Leisure

Alright, Alright, Alright: Time to listen to Matthew McConaughey’s book, Greenlights

Published December 7, 2020


“Alright, alright, alright”: the line that brought Matthew McConaughey into the spotlight in Hollywood. Especially with the addition of McConaughey’s southern drawl, these three words have a particular charm to them that audiences have loved.

Twenty-seven years after Dazed and Confused premiered, Matthew McConaughey is telling the story of his own life. On October 20, 2020, he released a memoir-esque book entitled Greenlights. It is a collection of stories, of life lessons, failures, and successes. “This is not a traditional memoir,” he writes. “This is an approach book. I am here to share stories, insights, and philosophies that can be objectively understood and, if you choose, subjectively adopted by either changing your reality or how you see it.”

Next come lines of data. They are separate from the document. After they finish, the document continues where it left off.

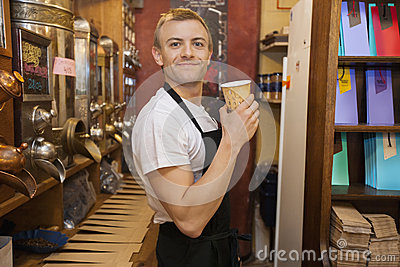 Portrait of male salesperson holding disposable coffee cup in store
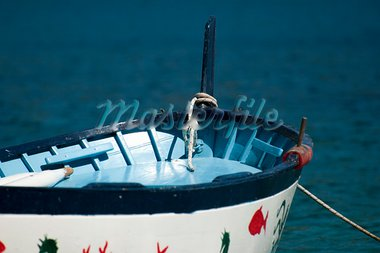 An old colored rowboat anchored in the sea Stock Photo - Royalty-Free, Artist: cla78                         , Code: 400-05254939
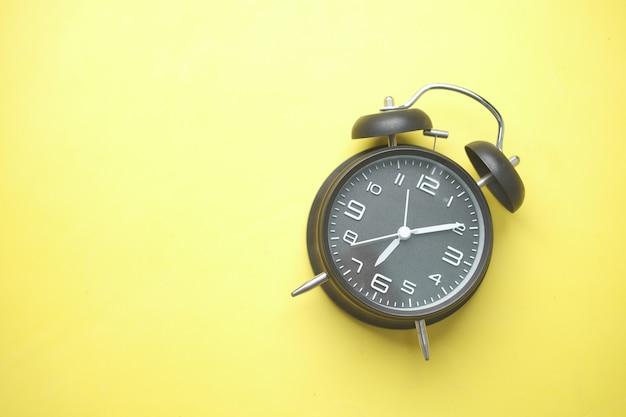 노란색에 검은 색 오래 된 알람 시계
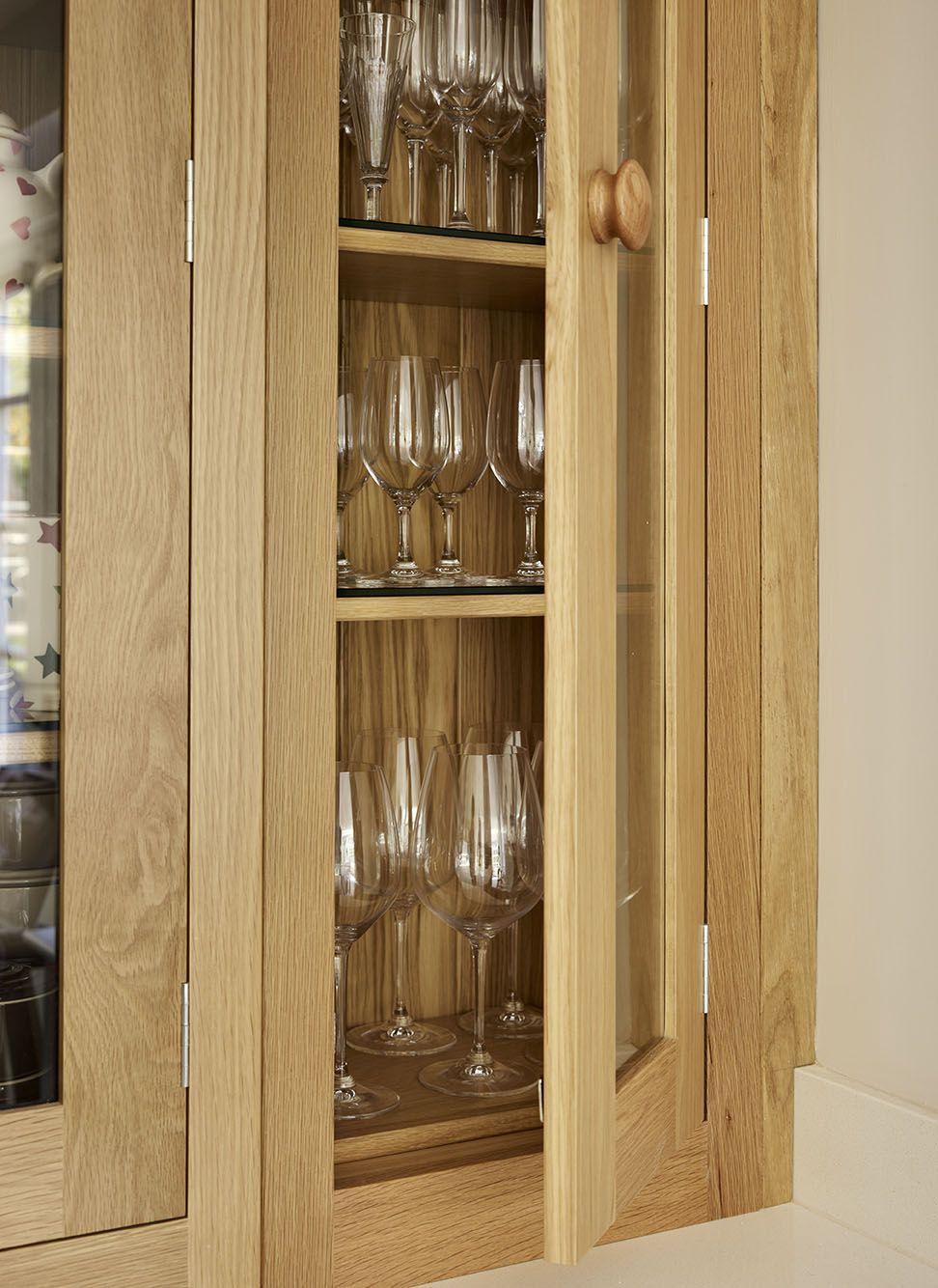 An oak Shaker kitchen, featuring glazed cabinets. # ...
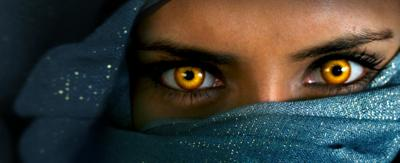 A girl with bright yellow eyes stares with determination with the rest of her face covered by her hijab.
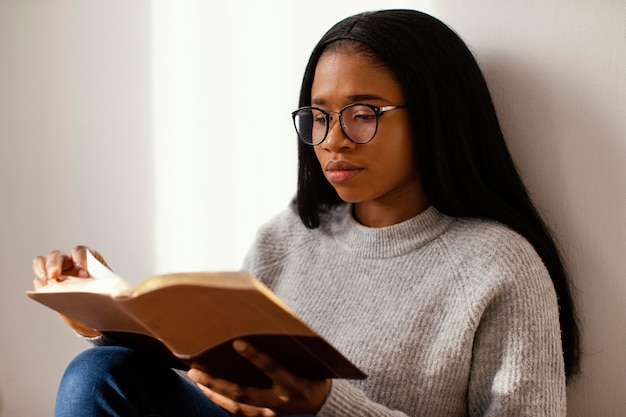 Mulher lendo a bíblia dentro de casa Foto gratuita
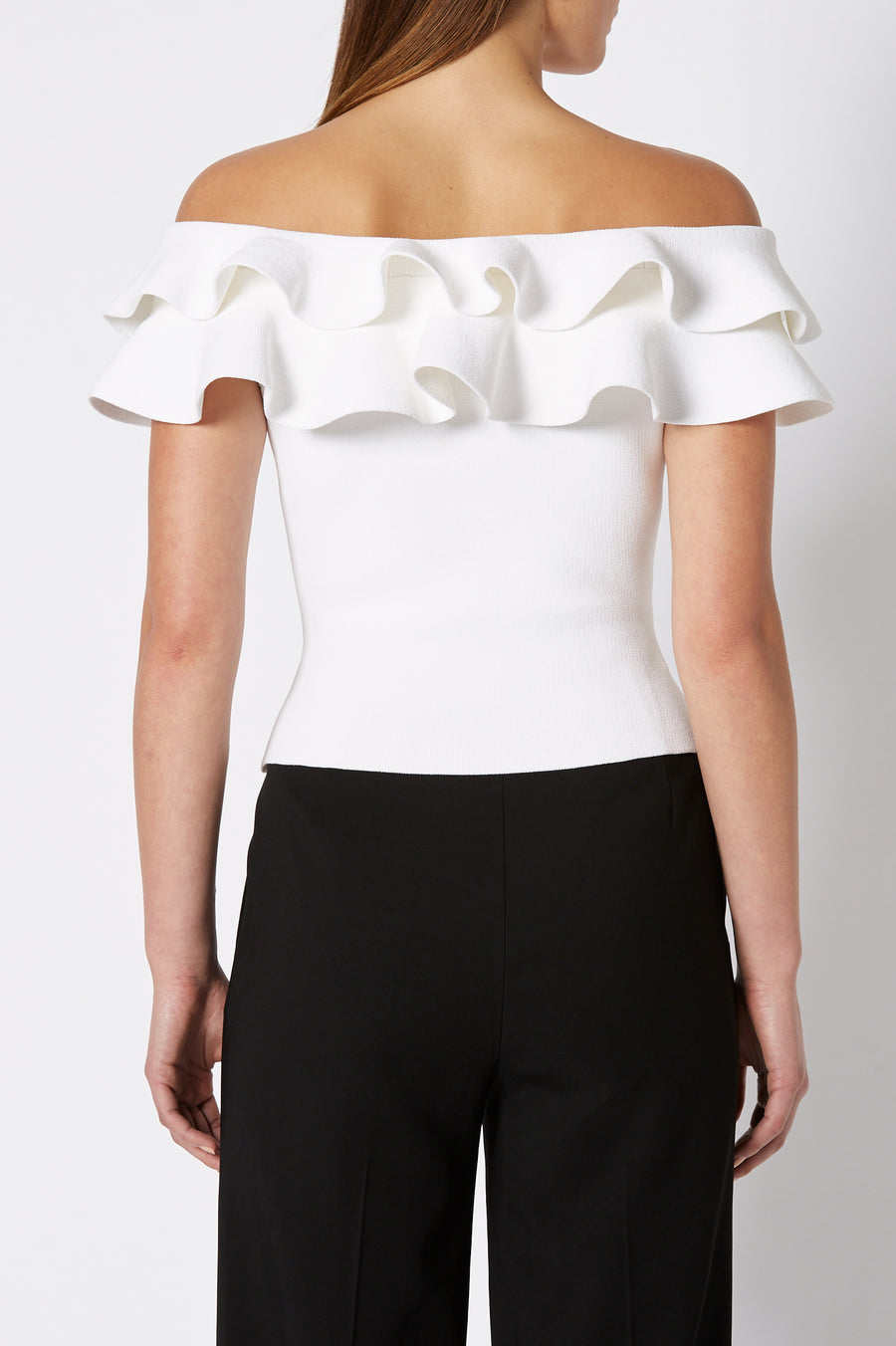 The Crepe Knit Cold Shoulder Ruffle Top is designed for a slim fit, color white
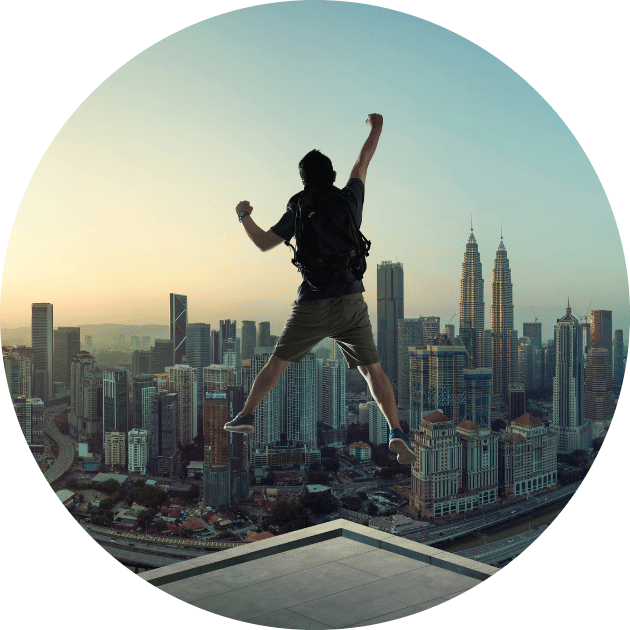 Man jumping with excitement in front of a city skyline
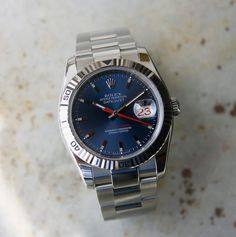 This 2004 Rolex Turn-o-graph Datejust is a beautiful example and in fantastic condition clearly almost never worn. Automatic winding, 31 jewel, sapphire crystal. Stainless steel case with 18ct white gold Thunderbird bezel (36mm diameter). Blue dial with stick markers; red date and second hand. Time keeping is excellent. This is an exemplary piece. The Turn-O-Graph was discontinued in 2011.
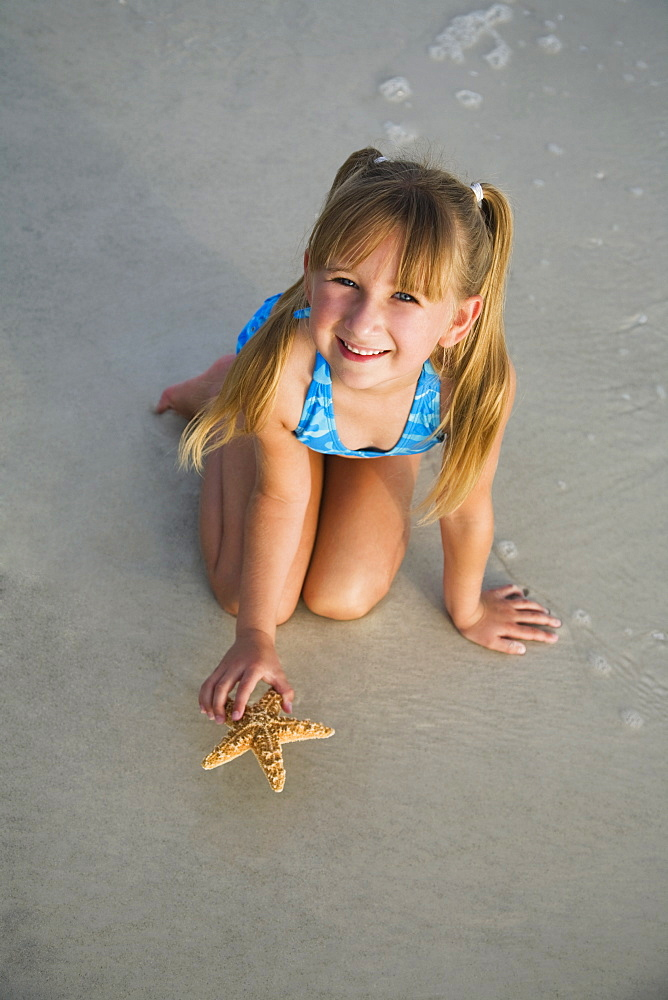 Girl picking up starfish, Florida, United States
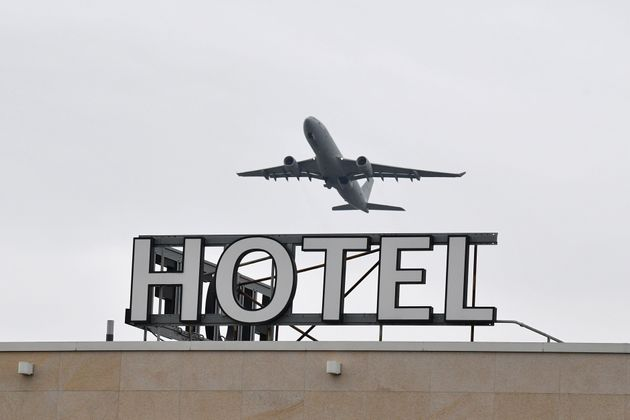 An airplane is seen flying over a hotel at Heathrow Airport in west
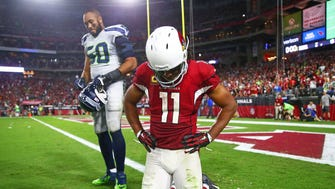 Arizona Cardinals wide receiver Larry Fitzgerald (11) and Seattle Seahawks linebacker K.J. Wright (50) react following the game at University of Phoenix Stadium.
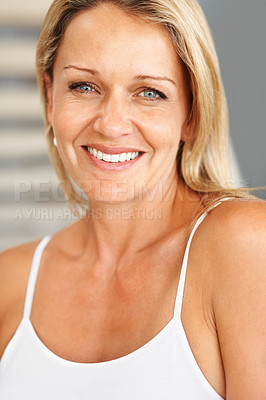 Buy stock photo Closeup of an attractive happy mid adult woman smiling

The writing and the storytelling could be enjoyed by reading it on paper, but the true charm of the book is in listening to it. The audiobook, narrated by McConaughey himself, is captivating. A strong Texas drawl sounds through your ears as you’re transported to the scenes of the story: West Texas, Australia, Hollywood. 

Combative yet loving parents, dirt road shenanigans, acne horrors, strange Australian families, nude arrests, waiting tables, film school, road trips, and falling in love—McConaughey covers it all. So what is the underlying theme? Green lights. 

What are green lights? Green lights are affirmations—from yourself, others, or the world—that tell you to keep on keeping on. In life, these are the moments when you’re doing something right, and you know you’re on the right path. Proceed. 

Life is about actions and reactions. You choose your college, you take your classes, you proceed on a path. Parts of that path will be right for you, but others you’ll be forced to rethink. McConaughey defines his early life in terms of roles he accepted. At a point in his career, he stopped accepting roles, so they stopped coming. He knew the positions he was taking were not right for him, so he had to change course. This was a red light, and these are equally as important as green lights because when you’re met with one, you have three options. “Persist, pivot, or concede,” McConaughey writes. “It’s up to us, our choice every time.” 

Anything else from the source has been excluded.